══ PASSAGE SHOWN ══

[portland] Umlats from another dimension

Mon Oct 13 00:38:39 CEST 2014

On 10/12/2014 03:33 PM, Sam Thompson wrote:
> The first important concept to understand is that UTF-8 and Unicode are not
> the same thing.
>
> Because you specified coding: utf-8, every string you define within the
> python script is a bytestring encoded using utf-8.  This is not the same as
> a python unicode object, it is a bytestring (because you are using python
> 2.x).
>
> The reason that 'ä' produces two character ordinals is that utf-8 is
> variable in character length.  195+164 is the code point for 'ä'.  If you
> want the python unicode object for the string, use mystring.decode('utf-8')
> instead of 'ascii', because it's not ascii.
>
> The second important concept is that strings defined within the python
> script may not be the same type as strings read from input, a file, a web
> request, etc.  Where is your input coming from?

═══
══ DATA SEGMENT ══

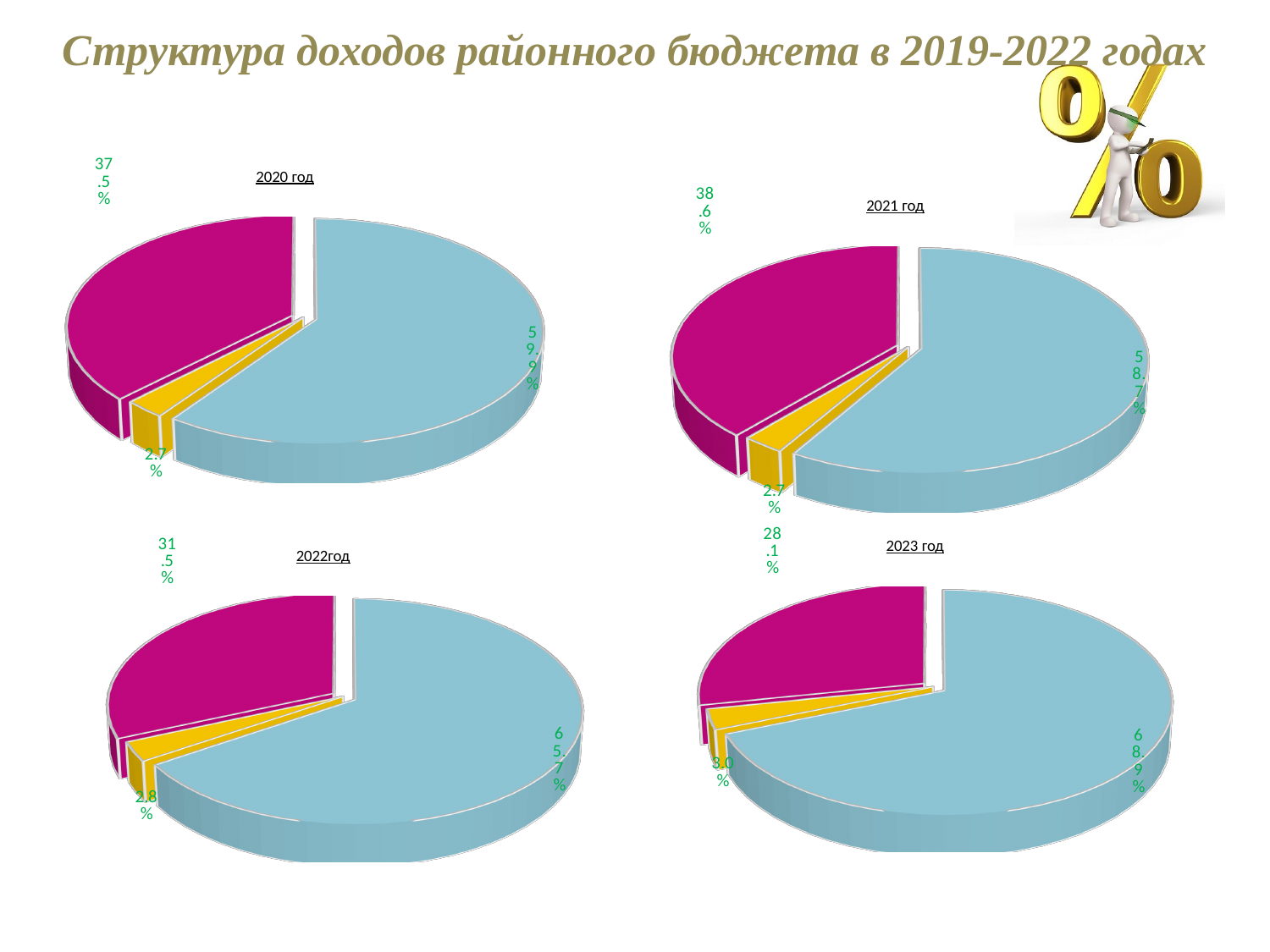
Which is larger: the magenta slice in the 2021 год chart or the magenta slice in the 2023 год chart? 2021 год In the 2020 год chart, what share does the light blue slice represent? 59.9% In the 2021 год chart, what share does the yellow slice represent? 2.7% In the 2020 год chart, what share does the magenta slice represent? 37.5% In the 2023 год chart, what share does the yellow slice represent? 3.0% In the 2020 год chart, what is the difference between the light blue slice and the magenta slice? 22.4% What type of chart is used for the 2022год data? pie chart In the 2021 год chart, what share does the magenta slice represent? 38.6% In the 2022год chart, what share does the light blue slice represent? 65.7% How many slices does the 2021 год pie chart have? 3 In the 2023 год chart, which colour slice is the largest? light blue In the 2022год chart, which colour slice is the smallest? yellow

═══

*TASK ITEM*
Write the next part of the mailing-list message about umlauts in Python, picking up after its last line. The data has no connection to the mailing-list message about umlauts in Python.

*RESPONSE TO THE TASK*
>
> If you can be sure your input is utf-8 (and this is a giant leap if you're
> working with web input), convert it to unicode (via .decode()), iterate
> over the unicode sequence and test each character with .islower().
>
> If you can't be sure what encoding your bytestrings are in, check out the
> chardet library on pypi.

Thanks Sam, this explanation helped to fill in my gaps on bytestrings 
and unicode in python, which until now I've been quite clueless about.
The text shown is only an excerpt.